How long will it take and what will they be like when they stop being “us”?

The minimum viable colony size to avoid excessive genetic abnormalities and inbreeding is in the order of 160 individuals. Colonists will be subject to two phenomena that are well known among small isolated populations on Earth: founder influence and genetic drift. A decrease in the genetic pool has the contradictory property of accelerating evolution. It will also receive acceleration due to the high level of mutations, since cosmic rays will not be held back by the thin atmosphere. Small genetic diversity will be unable to contain the pressure of new speciation. Colonists can be vulnerable to new pathogens that can kill them.

Obviously, all this can lead to the fact that they have to take their own destiny into their own hands. DNA engineering and “editing” technologies are rapidly evolving, so colonists optimize their genetic makeup, bypassing the Darwinian mechanism of natural selection. Advanced medical technology and an optimized diet ensure that nearly everyone lives to their old age, not just the strongest.

Extraterrestrial colonists may not be citizens of any country, so they will establish their own legal and ethical standards. Most likely, they will aggressively adopt technology to radically improve their lives or replace body parts with mechanical equivalents. The prospect of human and machine merging is a grim prospect for many of us, but the adoption of such technology will allow colonists to circumvent many of the physical limitations. This, in turn, will expand the list of "habitable" extraterrestrial environments for colonization. The end result of such a scenario may be loading consciousness into a computer and getting rid of all dependencies of the physical body.

Some populations in Australia and Papua New Guinea have been isolated from Europeans for 30,000 years but have not evolved into new species.
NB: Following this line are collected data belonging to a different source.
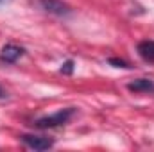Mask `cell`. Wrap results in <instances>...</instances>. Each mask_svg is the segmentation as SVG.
Returning <instances> with one entry per match:
<instances>
[{
	"mask_svg": "<svg viewBox=\"0 0 154 152\" xmlns=\"http://www.w3.org/2000/svg\"><path fill=\"white\" fill-rule=\"evenodd\" d=\"M75 108H65V109H59L52 114H47V116H41V118H36L34 120V127L36 129H56V127H63L66 125L72 116L75 114Z\"/></svg>",
	"mask_w": 154,
	"mask_h": 152,
	"instance_id": "obj_1",
	"label": "cell"
},
{
	"mask_svg": "<svg viewBox=\"0 0 154 152\" xmlns=\"http://www.w3.org/2000/svg\"><path fill=\"white\" fill-rule=\"evenodd\" d=\"M20 141L32 149V150H48L54 147V140L52 138H47V136H36V134H22L20 136Z\"/></svg>",
	"mask_w": 154,
	"mask_h": 152,
	"instance_id": "obj_2",
	"label": "cell"
},
{
	"mask_svg": "<svg viewBox=\"0 0 154 152\" xmlns=\"http://www.w3.org/2000/svg\"><path fill=\"white\" fill-rule=\"evenodd\" d=\"M38 4L41 5L43 11L54 16H68L72 13V7L63 0H38Z\"/></svg>",
	"mask_w": 154,
	"mask_h": 152,
	"instance_id": "obj_3",
	"label": "cell"
},
{
	"mask_svg": "<svg viewBox=\"0 0 154 152\" xmlns=\"http://www.w3.org/2000/svg\"><path fill=\"white\" fill-rule=\"evenodd\" d=\"M23 54H25V48H23V47L7 43V45H4L2 50H0V59H2L4 63H7V65H13V63H16Z\"/></svg>",
	"mask_w": 154,
	"mask_h": 152,
	"instance_id": "obj_4",
	"label": "cell"
},
{
	"mask_svg": "<svg viewBox=\"0 0 154 152\" xmlns=\"http://www.w3.org/2000/svg\"><path fill=\"white\" fill-rule=\"evenodd\" d=\"M136 52H138V56L145 63L154 65V39H143V41H140L138 47H136Z\"/></svg>",
	"mask_w": 154,
	"mask_h": 152,
	"instance_id": "obj_5",
	"label": "cell"
},
{
	"mask_svg": "<svg viewBox=\"0 0 154 152\" xmlns=\"http://www.w3.org/2000/svg\"><path fill=\"white\" fill-rule=\"evenodd\" d=\"M127 90L133 93H154V81L151 79H136L127 84Z\"/></svg>",
	"mask_w": 154,
	"mask_h": 152,
	"instance_id": "obj_6",
	"label": "cell"
},
{
	"mask_svg": "<svg viewBox=\"0 0 154 152\" xmlns=\"http://www.w3.org/2000/svg\"><path fill=\"white\" fill-rule=\"evenodd\" d=\"M74 70H75V63H74V59H66V61L61 65V68H59V72H61L63 75H72Z\"/></svg>",
	"mask_w": 154,
	"mask_h": 152,
	"instance_id": "obj_7",
	"label": "cell"
},
{
	"mask_svg": "<svg viewBox=\"0 0 154 152\" xmlns=\"http://www.w3.org/2000/svg\"><path fill=\"white\" fill-rule=\"evenodd\" d=\"M108 63H109L111 66H115V68H131V65H129L127 61L118 59V57H109V59H108Z\"/></svg>",
	"mask_w": 154,
	"mask_h": 152,
	"instance_id": "obj_8",
	"label": "cell"
},
{
	"mask_svg": "<svg viewBox=\"0 0 154 152\" xmlns=\"http://www.w3.org/2000/svg\"><path fill=\"white\" fill-rule=\"evenodd\" d=\"M5 95H7V93H5V91H4V88H2V86H0V99H4V97H5Z\"/></svg>",
	"mask_w": 154,
	"mask_h": 152,
	"instance_id": "obj_9",
	"label": "cell"
},
{
	"mask_svg": "<svg viewBox=\"0 0 154 152\" xmlns=\"http://www.w3.org/2000/svg\"><path fill=\"white\" fill-rule=\"evenodd\" d=\"M2 2H5V0H0V4H2Z\"/></svg>",
	"mask_w": 154,
	"mask_h": 152,
	"instance_id": "obj_10",
	"label": "cell"
}]
</instances>
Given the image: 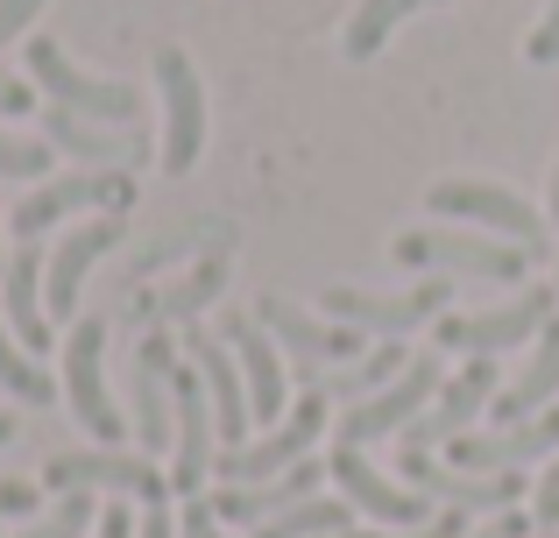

In an extremely different and controlled space environment, speciation can proceed much faster than on Earth.

Suppose some colonists return to Earth after thousands of years and hundreds of generations. Their language is incomprehensible, their culture is unrecognizable. They are tall and thin, with pale skin, small teeth, and no body hair. Surely we will be scared to look at them and try to recognize us in them, as if in some kind of distorted mirror.